**Text segment:**
You are viewing a plain text version of this content. The canonical link for it is here.
Posted to dev@accumulo.apache.org by Vikram Srivastava <vi...@cloudera.com> on 2014/01/17 02:46:58 UTC

Accumulo rolling restart

Hi,

Is there a way to re-assign a tablet from one Tserver to another while both
are running, in a manner so as to cause minimum impact to client?

My motivation for this is to use something that does that to do rolling
restart of TServers.

Thanks,

Vikram

Re: Accumulo rolling restart

Posted by Eric Newton <er...@gmail.com>.
You can already shutdown a tablet server with the admin command.  In that
case, the master will move tablets off that server, using the normal
user-specified balancer, and eventually stop the tablet server.  Or you can
just forcibly restart it and just let the normal recovery process handle
the restart event.  The former will provide greater availability for any
one particular tablet, but the later is often faster overall.

The client library will hide any momentary offline tablet.

The ability to micro-manage tablet server assignment is the Balancer API.
The ability to automatically move tablets away from a server already exists.
Discovering new servers already exists.

-Eric



On Thu, Jan 16, 2014 at 11:51 PM, Vikram Srivastava <vi...@cloudera.com>wrote:

> I don't want multiple TServers to host the same tablet. I'm looking for
> something like this:
>
> def moveTablet(Tablet tab, TServer tSrc, TServer tDest):
>    // Tells master to move tab from tSrc to tDest
>
>
> def restartTServer(TServer t1):
>
>   <Tell master to not assign any more tablets to t1>
>
>   Collection<Tablet> t1_tablets = t1.getTablets();
>   Map<Tablet, TServer> newLocations;
>
>   for tablets tab in t1_tablets:
>      moveTablet(tab, t1, <some other TServer "tDest" selected in
> round-robin manner>)
>      newLocations.put(tab, tDest)
>
>   <Restart t1 process>
>
>   for <tab, tDest> in newLocations.entries():
>      moveTablet(tab, tDest, t1)
>
>   <Tell master t1 is eligible again for new tablets>
>
>
> This way client faces interruptions at most twice (assuming nothing else
> fails) during rolling restart of all TServers.
>
>
> On Thu, Jan 16, 2014 at 7:35 PM, Josh Elser <jo...@gmail.com> wrote:
>
> > On Thu, Jan 16, 2014 at 10:00 PM, Vikram Srivastava
> > <vi...@cloudera.com> wrote:
> > > Thanks for the replies. Couple of follow up questions -
> > > 1. What would the client experience during safe shutdown? Both a new
> > client
> > > trying to read a tablet on the TServer going down, and an existing
> client
> > > reading a table on the TServer that's going down.
> >
> > Existing client would talk to master to figure out the new assignment.
> > New client would do the same. Both would poll the master waiting for
> > the new assignment.

**Data listing:**
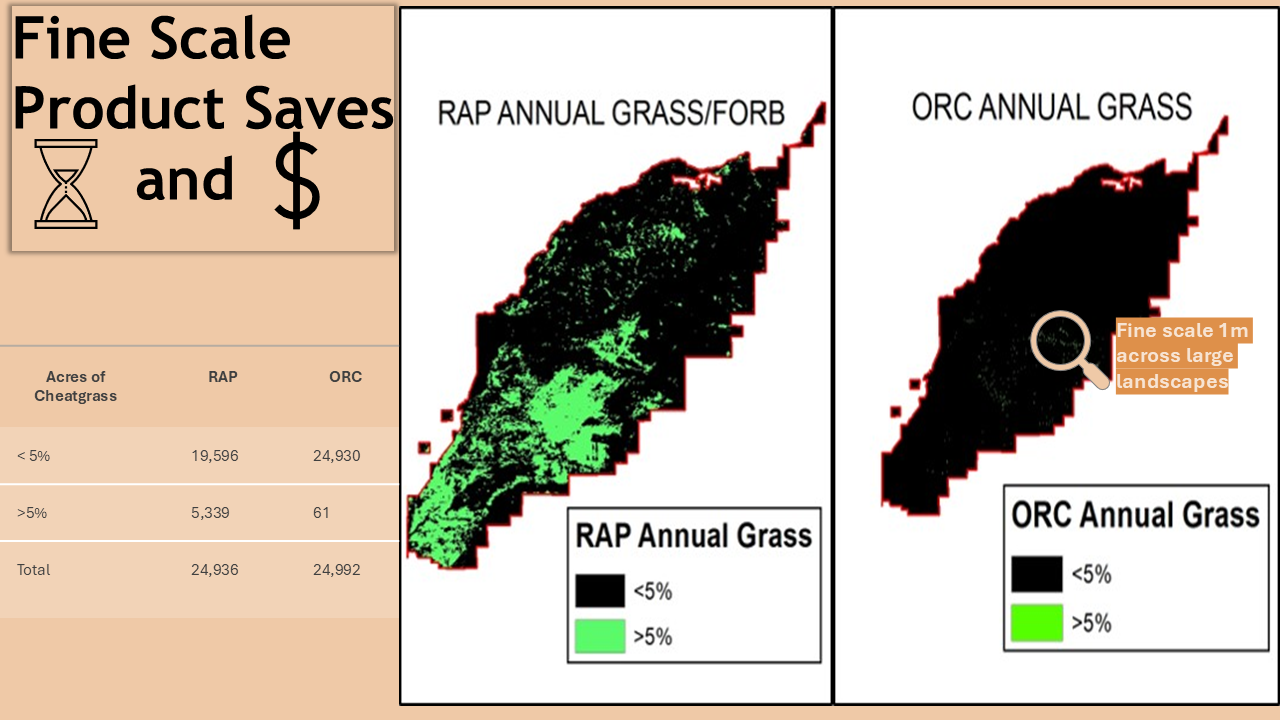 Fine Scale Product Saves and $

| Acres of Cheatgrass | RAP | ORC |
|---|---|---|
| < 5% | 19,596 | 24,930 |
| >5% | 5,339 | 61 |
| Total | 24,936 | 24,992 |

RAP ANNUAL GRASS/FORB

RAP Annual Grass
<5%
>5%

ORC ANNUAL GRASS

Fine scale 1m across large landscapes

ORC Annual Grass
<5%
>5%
--
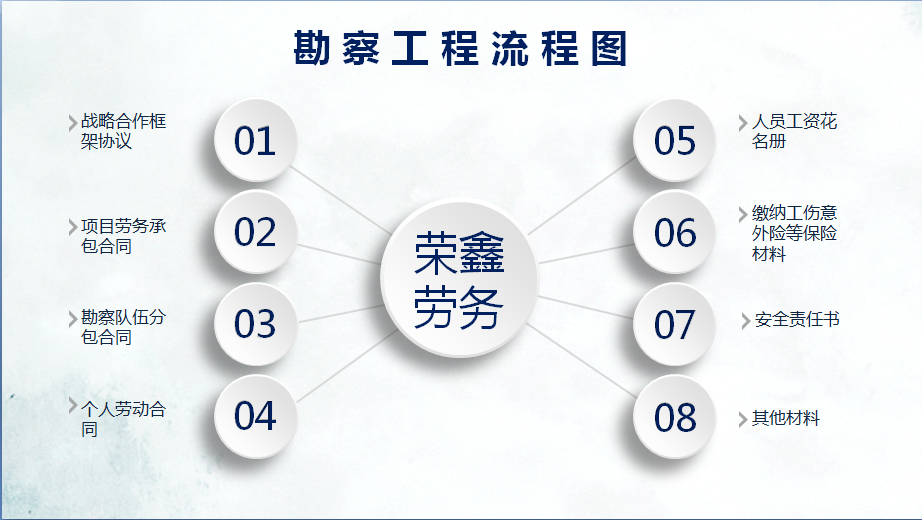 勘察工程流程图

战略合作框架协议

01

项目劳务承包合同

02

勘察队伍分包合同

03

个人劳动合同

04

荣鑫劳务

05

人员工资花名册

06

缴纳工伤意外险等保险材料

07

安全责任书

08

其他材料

**Task requirements:**
1 - Answer these questions about the Accumulo rolling restart thread:
(a) When a tablet server is shut down with the admin command, what does the master do?
(b) Which API does Eric Newton name as the way to micro-manage tablet server assignment?
(c) In Josh Elser's reply, what do both existing and new clients do while waiting for the new assignment?
2 - Write a continuation of the Accumulo rolling restart thread, picking up after its final sentence.

**Responses for each task:**
1 -
(a) It moves the tablets off that server using the normal user-specified balancer, and eventually stops the tablet server.
(b) The Balancer API.
(c) They poll the master.

2 -
> >
> > > 2. The reason I wanted to know about a method for controlled
> > re-assignment
> > > while both TServers are running is so that I can bring the tablets back
> > to
> > > the original TServer, thereby ensuring that each tablet is unavailable
> > only
> > > once during the entire rolling restart process. If there is no such
> > method
> > > currently, I'd be happy to file a jira.
> >
> > Multiple hostings for a tablet would be considered a critical bug --
> > it should never happen. Balancing of tablets across tservers is
> > something that the master is often doing. You shouldn't have to do
> > anything but ensure the processes are running,
> >
> > >
> > >
> > > On Thu, Jan 16, 2014 at 6:21 PM, Eric Newton <er...@gmail.com>
> > wrote:
> > >
> > >> And here's the command to do it:
> > >>
> > >> $ bin/accumulo admin stop server[:port]
> > >>
> > >>
> > >> But recovery is pretty fast... killing tservers can be faster than
> > doing an
> > >> orderly shutdown.
> > >>
> > >> With 1.4, if I was restarting nodes on several racks, I would kill the
> > >> loggers on a rack, flush all tables, and then restart all the tservers
> > and
> > >> loggers on that rack.  Rinse and repeat.
> > >>
> > >> -Eric
> > >>
> > >>
> > >>
> > >> On Thu, Jan 16, 2014 at 9:09 PM, John Vines <vi...@apache.org> wrote:
> > >>
> > >> > You can stop an individual tserver which will do a safe shutdown of
> it
> > >> and
> > >> > reassignment. However, this won't work between releases due to
> > potential
> > >> > version changes.
> > >> >
> > >> > Sent from my phone, please pardon the typos and brevity.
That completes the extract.